Over the next few weeks, I did read the book, “The Grunt Padre,” written by Father Daniel Mode. I learned that Vincent Capodanno grew up on New York’s Staten Island. His parents were Italian immigrants, who, like most immigrants, worked hard to make a better life for their children. After Vincent graduated from Public School 44, he soon entered the Marynoll religious order to study for the priesthood. He would eventually be assigned to a remote section of Taiwan, but soon felt another calling. He obtained permission from his superiors to become a Navy/Marine chaplain and was soon in Vietnam and assigned to the Marines.

Immediately, he revealed amazing courage, going with the troops to the battlefields to administer to the wounded and dying of all faiths. Very soon, the Marines knew they had a special person with them. He was decorated with the Bronze Star for “his heroic achievement as Chaplain with the 1st Battalion, 7th Marines from May to December 1966 during operations Mobile, Franklin, Fresno and Golden Fleece.”

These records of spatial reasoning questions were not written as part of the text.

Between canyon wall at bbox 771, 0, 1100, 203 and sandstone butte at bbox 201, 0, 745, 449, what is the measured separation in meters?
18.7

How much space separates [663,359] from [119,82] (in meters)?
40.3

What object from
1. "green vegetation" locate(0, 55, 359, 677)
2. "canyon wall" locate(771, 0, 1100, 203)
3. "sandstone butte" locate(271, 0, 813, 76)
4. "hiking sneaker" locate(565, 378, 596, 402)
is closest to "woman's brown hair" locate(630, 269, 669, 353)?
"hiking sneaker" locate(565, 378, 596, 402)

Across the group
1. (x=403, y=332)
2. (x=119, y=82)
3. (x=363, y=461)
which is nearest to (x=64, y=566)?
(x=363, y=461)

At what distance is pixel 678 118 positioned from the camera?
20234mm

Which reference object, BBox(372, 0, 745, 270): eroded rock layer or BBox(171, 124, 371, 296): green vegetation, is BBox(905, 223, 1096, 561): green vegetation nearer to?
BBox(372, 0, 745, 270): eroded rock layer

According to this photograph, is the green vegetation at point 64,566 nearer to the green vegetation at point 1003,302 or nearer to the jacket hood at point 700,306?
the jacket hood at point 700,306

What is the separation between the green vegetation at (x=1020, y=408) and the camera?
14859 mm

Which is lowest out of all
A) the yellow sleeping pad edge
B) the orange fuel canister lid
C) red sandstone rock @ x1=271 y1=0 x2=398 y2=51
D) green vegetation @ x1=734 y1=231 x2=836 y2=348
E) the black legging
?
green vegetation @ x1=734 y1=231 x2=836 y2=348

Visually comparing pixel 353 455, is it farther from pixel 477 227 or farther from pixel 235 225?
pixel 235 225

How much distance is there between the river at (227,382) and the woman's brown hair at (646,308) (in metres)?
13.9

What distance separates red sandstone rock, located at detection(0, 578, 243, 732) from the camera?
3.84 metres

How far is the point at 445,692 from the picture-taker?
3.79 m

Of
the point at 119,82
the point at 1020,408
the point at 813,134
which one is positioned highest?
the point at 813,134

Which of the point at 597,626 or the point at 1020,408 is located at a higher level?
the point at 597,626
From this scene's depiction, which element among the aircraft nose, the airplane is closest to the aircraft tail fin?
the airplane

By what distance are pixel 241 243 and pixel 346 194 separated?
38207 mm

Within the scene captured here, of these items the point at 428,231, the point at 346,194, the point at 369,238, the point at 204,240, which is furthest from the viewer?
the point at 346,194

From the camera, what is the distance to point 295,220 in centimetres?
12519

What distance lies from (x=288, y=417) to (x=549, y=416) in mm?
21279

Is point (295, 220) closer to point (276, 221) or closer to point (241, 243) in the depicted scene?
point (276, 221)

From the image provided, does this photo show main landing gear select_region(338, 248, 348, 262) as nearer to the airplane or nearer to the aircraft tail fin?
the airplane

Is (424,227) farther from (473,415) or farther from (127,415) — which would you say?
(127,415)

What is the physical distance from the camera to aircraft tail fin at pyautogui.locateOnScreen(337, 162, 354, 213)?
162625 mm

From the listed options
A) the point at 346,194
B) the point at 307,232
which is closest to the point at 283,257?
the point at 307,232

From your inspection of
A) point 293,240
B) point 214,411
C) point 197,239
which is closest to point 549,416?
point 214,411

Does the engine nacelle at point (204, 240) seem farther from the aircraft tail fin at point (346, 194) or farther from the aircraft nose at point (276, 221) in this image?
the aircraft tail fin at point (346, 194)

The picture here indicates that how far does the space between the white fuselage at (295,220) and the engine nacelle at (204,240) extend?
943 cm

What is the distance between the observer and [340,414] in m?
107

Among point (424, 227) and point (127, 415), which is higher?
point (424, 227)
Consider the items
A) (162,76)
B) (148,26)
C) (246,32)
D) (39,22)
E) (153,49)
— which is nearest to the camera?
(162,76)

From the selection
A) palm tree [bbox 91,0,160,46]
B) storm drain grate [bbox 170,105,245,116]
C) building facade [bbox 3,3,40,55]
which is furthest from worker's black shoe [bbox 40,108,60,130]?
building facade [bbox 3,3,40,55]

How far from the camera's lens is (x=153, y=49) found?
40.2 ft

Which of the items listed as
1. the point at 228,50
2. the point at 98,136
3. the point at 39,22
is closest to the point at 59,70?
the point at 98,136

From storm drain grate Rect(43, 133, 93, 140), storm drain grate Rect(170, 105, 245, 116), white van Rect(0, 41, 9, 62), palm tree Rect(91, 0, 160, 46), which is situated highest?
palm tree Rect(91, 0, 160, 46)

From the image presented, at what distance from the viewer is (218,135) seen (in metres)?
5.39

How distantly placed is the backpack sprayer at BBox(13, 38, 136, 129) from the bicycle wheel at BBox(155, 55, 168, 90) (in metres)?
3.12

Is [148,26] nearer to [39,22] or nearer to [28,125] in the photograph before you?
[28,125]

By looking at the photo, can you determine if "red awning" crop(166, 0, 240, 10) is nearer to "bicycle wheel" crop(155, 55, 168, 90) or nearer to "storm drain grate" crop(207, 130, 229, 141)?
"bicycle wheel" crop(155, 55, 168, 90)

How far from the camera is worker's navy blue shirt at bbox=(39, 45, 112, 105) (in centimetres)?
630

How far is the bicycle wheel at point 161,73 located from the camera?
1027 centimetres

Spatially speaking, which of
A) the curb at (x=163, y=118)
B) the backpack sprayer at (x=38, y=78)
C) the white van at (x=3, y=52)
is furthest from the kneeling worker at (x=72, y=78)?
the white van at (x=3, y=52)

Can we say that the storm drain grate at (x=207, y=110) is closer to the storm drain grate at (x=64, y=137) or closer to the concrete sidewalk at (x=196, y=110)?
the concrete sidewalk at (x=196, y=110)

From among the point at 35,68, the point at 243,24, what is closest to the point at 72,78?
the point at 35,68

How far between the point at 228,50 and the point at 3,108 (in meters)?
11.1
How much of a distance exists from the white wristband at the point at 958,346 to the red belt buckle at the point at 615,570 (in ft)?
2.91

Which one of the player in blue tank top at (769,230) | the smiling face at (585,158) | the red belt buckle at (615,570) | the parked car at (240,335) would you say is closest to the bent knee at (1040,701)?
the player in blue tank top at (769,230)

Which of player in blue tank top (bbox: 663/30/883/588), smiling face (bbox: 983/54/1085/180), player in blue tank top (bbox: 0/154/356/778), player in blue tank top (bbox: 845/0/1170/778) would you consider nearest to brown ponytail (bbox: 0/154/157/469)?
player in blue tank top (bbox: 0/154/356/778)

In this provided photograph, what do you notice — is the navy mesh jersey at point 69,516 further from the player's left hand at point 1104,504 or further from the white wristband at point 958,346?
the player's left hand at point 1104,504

Now I reached the section of the book that gave me a big problem. Chaplains are easily identified on the battlefield.  An artillery shell doesn’t know exactly where it will land, but a machine gunner, especially one in close combat, can see his target. Vincent Capodanno was deliberately gunned down in September, 1967, in Quang Tin Province by an NVA gunner, who shot him 27 times along with a Marine corpsman and 14 others. There were also 31 Marines wounded in the battle that day.

Capodanno was awarded the Congressional Medal of Honor. The citation says how he left the relative safety of the command post. “Disregarding the intense enemy small arms, automatic-weapons, and mortar fire, he moved about the battlefield administering last rites to the dying and giving medication to the wounded. When an exploding mortar round inflicted painful multiple wounds to his arms and legs, and severed a portion of his right hand, he steadfastly refused all medical aid. Instead, he directed the corpsmen to help their wounded comrades, and with vigor, continued to move about the battlefield as he provided encouragement by voice and example to the valiant Marines. Upon encountering a wounded corpsman in the direct line of an enemy machine gunner positioned approximately fifteen yards away, Lieutenant Capodanno rushed forward in a daring attempt to aid and assist the mortally wounded corpsman. At that instant, only inches from his goal, he was struck down by a burst of machine-gun fire.”

“My God,” I thought, putting down the book. I called Dalton. 

“I just finished reading the book.”

“And?” He asked.

“A far better man than I could ever be,” I said.

“Me too,” Dalton added. “So was it Capodanno or five times the medicine that cured me?”

I didn’t hesitate. “It was Capodanno. The guy is a saint.”